Yeah, right. Problem is - I’m sure many liberal consumer groups will believe them.
One credit union president was quoted as saying that he’s going to allow these low income poor credit consumers to get off the treadmill. He states that his new short-term small loan product is just the ticket to get these consumers away from the check cashers, payday loan stores, and of course - the pawn shops. Not surprisingly, the payday loan industry does not agree.
The payday loan industry is stating that the credit unions product is nearly identical to the payday loan stores product. In certain cases they are correct. If either one of these industries thought a bit more progressively about what their customer base actually wants in a short-term lending product and what they can actually afford to repay in a reasonable length of time they could come up with a hybrid micro-lending product for consumers that would be far superior to what either one of them are currently offering. Don’t worry - this isn’t going to happen.
Why - because I can guarantee you government will get in the way of such progress.
Funny thing is - government’s been drilling the hell out of just about every short-term high-interest lending product on the market these days, but these are really the only consumer credit lending options available currently to many people around the globe. And what surprises me the most I feel is the fact that nobody is taking on the rent to own industry. At least not yet.

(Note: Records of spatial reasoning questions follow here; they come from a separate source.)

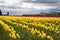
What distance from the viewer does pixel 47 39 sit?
37.9ft

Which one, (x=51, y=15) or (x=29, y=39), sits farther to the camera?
(x=51, y=15)

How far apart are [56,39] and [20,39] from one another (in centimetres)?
199

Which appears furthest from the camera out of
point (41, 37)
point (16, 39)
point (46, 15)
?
point (46, 15)

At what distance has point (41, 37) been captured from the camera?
39.5 ft

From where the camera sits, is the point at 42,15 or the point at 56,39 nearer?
the point at 56,39

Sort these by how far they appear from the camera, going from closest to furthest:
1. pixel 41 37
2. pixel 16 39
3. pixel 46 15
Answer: pixel 16 39 < pixel 41 37 < pixel 46 15

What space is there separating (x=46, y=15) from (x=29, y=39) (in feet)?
84.5

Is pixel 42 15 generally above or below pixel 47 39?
below

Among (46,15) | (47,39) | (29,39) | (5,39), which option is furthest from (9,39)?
(46,15)

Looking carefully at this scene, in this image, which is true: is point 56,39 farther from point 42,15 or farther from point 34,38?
point 42,15

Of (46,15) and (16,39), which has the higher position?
(16,39)

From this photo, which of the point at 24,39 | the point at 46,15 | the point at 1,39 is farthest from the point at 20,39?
the point at 46,15

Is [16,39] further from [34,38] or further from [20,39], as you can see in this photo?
[34,38]

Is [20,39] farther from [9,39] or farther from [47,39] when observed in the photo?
[47,39]
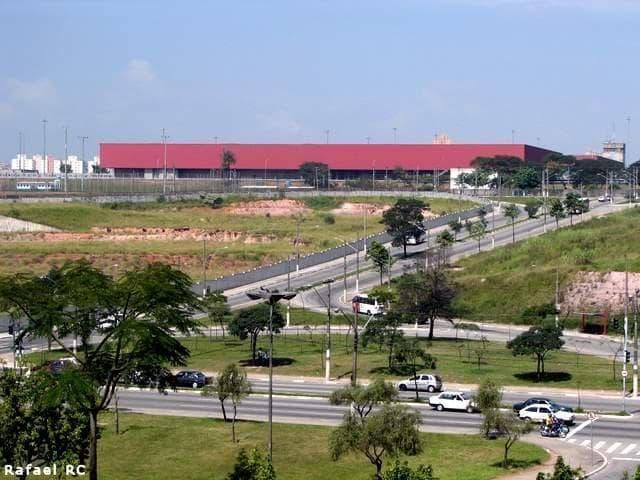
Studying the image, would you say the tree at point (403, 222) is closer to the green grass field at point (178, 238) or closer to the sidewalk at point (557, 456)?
the green grass field at point (178, 238)

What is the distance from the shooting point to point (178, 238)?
503ft

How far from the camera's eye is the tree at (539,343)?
68.4 m

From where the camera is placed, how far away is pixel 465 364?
73.3 m

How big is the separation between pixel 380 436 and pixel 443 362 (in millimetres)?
31699

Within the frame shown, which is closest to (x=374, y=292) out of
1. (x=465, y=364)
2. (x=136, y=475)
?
(x=465, y=364)

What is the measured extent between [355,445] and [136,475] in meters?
8.76

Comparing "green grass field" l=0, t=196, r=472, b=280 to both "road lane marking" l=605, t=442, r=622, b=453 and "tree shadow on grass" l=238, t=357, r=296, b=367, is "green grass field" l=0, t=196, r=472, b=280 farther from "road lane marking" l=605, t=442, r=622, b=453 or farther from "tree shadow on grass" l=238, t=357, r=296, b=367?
"road lane marking" l=605, t=442, r=622, b=453

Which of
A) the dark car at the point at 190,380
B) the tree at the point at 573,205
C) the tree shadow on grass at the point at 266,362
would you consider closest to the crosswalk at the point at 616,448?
the dark car at the point at 190,380

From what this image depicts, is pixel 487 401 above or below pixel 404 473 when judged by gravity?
below

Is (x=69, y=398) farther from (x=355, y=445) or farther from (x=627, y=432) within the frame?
(x=627, y=432)

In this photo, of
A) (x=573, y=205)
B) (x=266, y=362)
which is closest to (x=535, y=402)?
(x=266, y=362)

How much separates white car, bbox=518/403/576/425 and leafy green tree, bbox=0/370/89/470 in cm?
2281

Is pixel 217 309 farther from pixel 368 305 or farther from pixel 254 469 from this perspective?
pixel 254 469

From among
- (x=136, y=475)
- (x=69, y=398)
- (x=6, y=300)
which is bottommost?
(x=136, y=475)
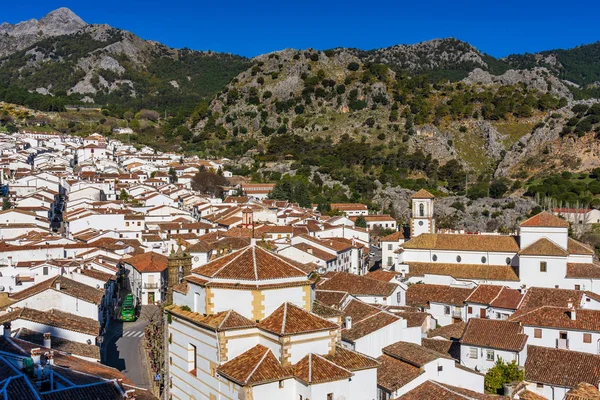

But no matter who they compare in short-term lending products - be it credit cards, payday loan stores, right to own stores, credit unions, or even Uncle Vinnie - no one can compare to the civilized nature of the lending product offered by pawnbrokers. Pawnshops still remain and always will remain the only short-term lenders worldwide who do not create debt for their customers. Pawnbrokers offer the only lending product on the market where the customer has a choice of whether to repay their loans or not. And we are also the only short-term lender who will never ever cause our customer’s credit score to plummet because of unpaid loans.
Whoops - I’m mistaken there. Uncle Vinnie won’t do that either, although he could cause your medical expenses to go up. Not something I would recommend to anyone in need of credit.
Pawnbrokers know how superior a pawn loan is to other forms of short-term credit. So do their customers. But the point here is most people have no idea how much sense pawn loans make in a credit hungry society. Hopefully, by spreading the word, pawn shop owners and customers may just cause the industry to be looked at in a different light.
Because when it gets right down to it the 5000 year history of the pawnbroking industry speaks for itself. Pawnbrokers were practically the only lender out to help the consumer during the Great Depression. The pawnbroking industry is still vibrant and economically relevant in today’s global consumer credit market. While it will never replace the more mainstream forms of consumer credit lending it has proven to be for thousands of years the true financial savior in difficult times.